Carlos Corporan, Houston's veteran catcher, did.
"He didn't know," joked Corporan. "I'm the catcher. He was really good [in the bullpen]. Sometimes we have a really good BP [bullpen] and he doesn't throw good. That's the way it works."
"I was talking to Corp and he told me I was looking pretty good in the bullpen," Feldman said. "I felt terrible warming up down there. Goes to show how you feel out there isn't always what you bring into the game."
Feldman walked out of the bullpen to the mound and threw a three-hitter to beat the Rangers 2-0, striking out five and walking one. He threw 115 pitches, two short of his season high.

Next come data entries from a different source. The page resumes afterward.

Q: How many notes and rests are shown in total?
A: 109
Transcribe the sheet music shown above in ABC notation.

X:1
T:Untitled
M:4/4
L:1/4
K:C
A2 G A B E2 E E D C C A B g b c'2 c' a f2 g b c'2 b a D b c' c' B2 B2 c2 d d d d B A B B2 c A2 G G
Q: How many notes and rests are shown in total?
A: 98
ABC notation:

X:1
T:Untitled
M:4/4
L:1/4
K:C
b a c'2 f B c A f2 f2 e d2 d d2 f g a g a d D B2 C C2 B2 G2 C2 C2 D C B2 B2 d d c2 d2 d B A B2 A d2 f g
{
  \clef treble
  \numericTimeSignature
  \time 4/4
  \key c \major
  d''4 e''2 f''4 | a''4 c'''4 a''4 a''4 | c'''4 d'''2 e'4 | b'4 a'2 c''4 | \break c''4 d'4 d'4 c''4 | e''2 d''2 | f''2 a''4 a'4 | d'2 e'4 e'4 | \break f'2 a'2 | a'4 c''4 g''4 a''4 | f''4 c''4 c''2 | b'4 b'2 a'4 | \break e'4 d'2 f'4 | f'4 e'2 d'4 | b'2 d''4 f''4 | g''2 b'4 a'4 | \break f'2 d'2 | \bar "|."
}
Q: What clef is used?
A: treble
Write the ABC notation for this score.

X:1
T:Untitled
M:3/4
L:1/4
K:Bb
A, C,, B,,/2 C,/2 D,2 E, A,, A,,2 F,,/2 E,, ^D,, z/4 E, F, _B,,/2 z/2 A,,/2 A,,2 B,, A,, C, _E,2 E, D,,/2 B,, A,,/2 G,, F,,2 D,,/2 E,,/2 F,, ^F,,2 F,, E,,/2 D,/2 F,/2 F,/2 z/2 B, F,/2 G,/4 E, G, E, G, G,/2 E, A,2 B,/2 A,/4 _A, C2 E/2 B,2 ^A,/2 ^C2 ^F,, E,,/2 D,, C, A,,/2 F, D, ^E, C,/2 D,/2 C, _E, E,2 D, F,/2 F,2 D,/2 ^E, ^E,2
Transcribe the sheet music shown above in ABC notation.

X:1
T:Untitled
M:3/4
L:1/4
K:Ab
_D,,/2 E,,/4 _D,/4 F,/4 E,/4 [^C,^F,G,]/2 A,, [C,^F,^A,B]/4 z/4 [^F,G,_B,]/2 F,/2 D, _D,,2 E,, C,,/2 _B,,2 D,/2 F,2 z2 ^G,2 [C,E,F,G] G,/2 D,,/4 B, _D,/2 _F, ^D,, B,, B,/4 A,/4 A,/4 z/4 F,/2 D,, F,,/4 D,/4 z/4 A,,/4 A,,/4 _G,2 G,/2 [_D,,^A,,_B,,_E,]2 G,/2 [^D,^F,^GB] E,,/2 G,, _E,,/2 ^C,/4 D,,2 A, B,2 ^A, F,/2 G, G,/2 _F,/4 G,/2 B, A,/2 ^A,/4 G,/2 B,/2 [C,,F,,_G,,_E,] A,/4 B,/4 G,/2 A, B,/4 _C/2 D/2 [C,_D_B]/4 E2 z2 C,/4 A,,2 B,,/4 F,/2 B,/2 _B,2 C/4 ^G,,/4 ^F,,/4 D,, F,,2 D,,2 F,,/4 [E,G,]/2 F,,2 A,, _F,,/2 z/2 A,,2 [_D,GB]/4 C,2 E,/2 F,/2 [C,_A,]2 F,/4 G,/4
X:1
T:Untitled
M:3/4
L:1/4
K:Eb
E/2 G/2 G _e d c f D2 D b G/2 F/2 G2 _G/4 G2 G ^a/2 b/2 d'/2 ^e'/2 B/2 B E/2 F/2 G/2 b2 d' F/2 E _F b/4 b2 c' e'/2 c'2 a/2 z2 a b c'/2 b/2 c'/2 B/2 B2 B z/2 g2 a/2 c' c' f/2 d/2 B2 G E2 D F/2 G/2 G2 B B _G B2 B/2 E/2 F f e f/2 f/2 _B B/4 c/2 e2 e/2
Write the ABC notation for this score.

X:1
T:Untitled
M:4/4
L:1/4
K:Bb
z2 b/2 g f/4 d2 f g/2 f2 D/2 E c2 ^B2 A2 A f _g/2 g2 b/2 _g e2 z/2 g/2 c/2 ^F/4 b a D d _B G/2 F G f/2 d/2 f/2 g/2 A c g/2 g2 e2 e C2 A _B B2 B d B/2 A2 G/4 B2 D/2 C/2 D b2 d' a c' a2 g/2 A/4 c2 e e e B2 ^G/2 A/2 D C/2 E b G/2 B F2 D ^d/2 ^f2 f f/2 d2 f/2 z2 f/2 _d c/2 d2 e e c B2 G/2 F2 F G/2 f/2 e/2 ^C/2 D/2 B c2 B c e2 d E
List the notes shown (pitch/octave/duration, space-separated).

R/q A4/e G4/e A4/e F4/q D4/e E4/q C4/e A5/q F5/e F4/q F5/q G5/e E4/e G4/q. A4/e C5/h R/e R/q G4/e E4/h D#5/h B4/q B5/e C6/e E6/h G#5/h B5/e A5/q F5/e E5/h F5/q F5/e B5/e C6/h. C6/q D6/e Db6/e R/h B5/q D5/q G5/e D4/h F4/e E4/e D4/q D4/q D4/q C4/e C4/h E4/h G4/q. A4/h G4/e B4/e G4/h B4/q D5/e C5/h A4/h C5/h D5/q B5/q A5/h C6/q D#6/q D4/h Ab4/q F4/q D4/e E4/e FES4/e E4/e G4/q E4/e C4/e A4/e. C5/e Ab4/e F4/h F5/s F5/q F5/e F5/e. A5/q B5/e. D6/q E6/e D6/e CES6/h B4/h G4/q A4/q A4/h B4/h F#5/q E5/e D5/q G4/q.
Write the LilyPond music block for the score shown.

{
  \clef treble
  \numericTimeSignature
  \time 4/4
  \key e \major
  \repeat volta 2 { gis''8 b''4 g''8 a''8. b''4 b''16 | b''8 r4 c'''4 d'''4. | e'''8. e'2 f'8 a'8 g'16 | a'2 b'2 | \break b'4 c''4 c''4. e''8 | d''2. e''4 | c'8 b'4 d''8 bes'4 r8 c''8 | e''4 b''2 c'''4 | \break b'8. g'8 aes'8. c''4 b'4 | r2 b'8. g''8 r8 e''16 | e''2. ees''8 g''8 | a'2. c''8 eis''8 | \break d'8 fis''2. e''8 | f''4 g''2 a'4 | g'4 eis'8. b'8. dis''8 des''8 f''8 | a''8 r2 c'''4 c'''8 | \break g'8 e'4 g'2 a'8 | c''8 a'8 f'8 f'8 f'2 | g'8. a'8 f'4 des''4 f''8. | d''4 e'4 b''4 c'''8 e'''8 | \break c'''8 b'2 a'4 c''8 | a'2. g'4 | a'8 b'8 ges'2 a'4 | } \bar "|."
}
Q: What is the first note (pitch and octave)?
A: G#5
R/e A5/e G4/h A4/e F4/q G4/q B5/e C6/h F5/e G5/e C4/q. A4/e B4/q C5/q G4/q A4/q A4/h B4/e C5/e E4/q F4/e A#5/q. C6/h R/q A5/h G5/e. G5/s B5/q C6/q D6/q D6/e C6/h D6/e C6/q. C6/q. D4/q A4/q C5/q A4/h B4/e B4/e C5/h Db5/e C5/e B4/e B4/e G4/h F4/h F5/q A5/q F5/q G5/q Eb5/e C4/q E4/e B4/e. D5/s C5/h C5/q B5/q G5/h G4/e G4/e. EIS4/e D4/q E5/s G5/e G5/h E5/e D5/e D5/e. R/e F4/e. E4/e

With the win, Houston clinched the Silver Boot vs. Texas for the first time since 2006, widening their lead in the season series to 10-5. The Astros were 2-17 against the Rangers last season.
"Once I got in the game, I felt better," Feldman said. "I was trying to mix it up like usual. I had pretty good command of all [my pitches]. That's what helped, being able to mix it up."
"He was throwing his first pitch for strikes," Corporan said. "He was using his curveball, his changeup. His cutter was really good. Whatever I would call, he would throw for strikes. He had big strikeouts. He was tremendous."
Feldman, the Astros' key free-agent acquisition in the offseason, was so dominating that he no-hit the Rangers for 4 1/3 innings. All three hits he gave up were singles. No Ranger even reached third base.
"He was at his best tonight," Rangers shortstop Elvis Andrus said. "He was painting the corners with his sinker every time he wanted to. When he does that, he's effective for sure. He was aggressive, he never let us feel comfortable."
Feldman wrapped it all up in a tidy, crowd-pleasing two hours and 25 minutes.
Of course there were some good defensive plays. Astros left fielder Robbie Grossman, back in the lineup after missing the last two games with a twisted ankle, made a diving catch on Alex Rios to end the first inning. Corporan threw out Rougned Odor trying to steal second after Odor had opened the sixth inning with a single.
Feldman's pitching was even better. He threw his second complete game of the season and first shutout since beating the Chicago White Sox last Sept. 6 when he pitched for Baltimore.
"Scott Feldman was unbelievable," Houston manager Bo Porter said. "He had it all working today. He was able to locate both sides of the plate. When you look at some of the swings they were taking, not only out of the zone but in the strike zone, you could tell how much the ball was moving."
Feldman improved to 8-10 and lowered his ERA to 4.09.
"I'm feeling better and better as the season's gone on," he said. "I hope to keep that going the rest of the year."
The Astros were no-hit themselves for the first five innings by left hander Robbie Ross Jr., who was called up to make a spot start.
But Ross had thrown 42 pitches in relief Thursday night in Triple-A and Texas manager Ron Washington pulled him after 70 pitches Saturday night.
"I was just glad they took him out of the game," Porter said. "He was doing a tremendous job."
"He got me out with two fastballs down the middle," Corporan said of Ross. "He threw everything for strikes. We got our momentum when they switched pitchers."
Washington called on reliever Phil Klein. Jose Altuve, the American League's leading hitter and second batter to face Klein, doubled in the sixth, but never made it past there.
The Astros finally broke through for two runs in the seventh. Jesus Guzman led off with a walk and moved to third on a bloop double by Corporan. Jake Marisnick hit a high hopper toward the mound. Klein decided he had no chance to get Guzman at home, but threw wildly to first, allowing Corporan to score Houston's second run.
"It's definitely a step in the right direction," Porter said. "When you look at how these guys pretty much dominated us last year. We played some of our best baseball against these guys this year."
"You could definitely feel the crowd is into it," added Marisnick. "The Silver Boot is pretty cool."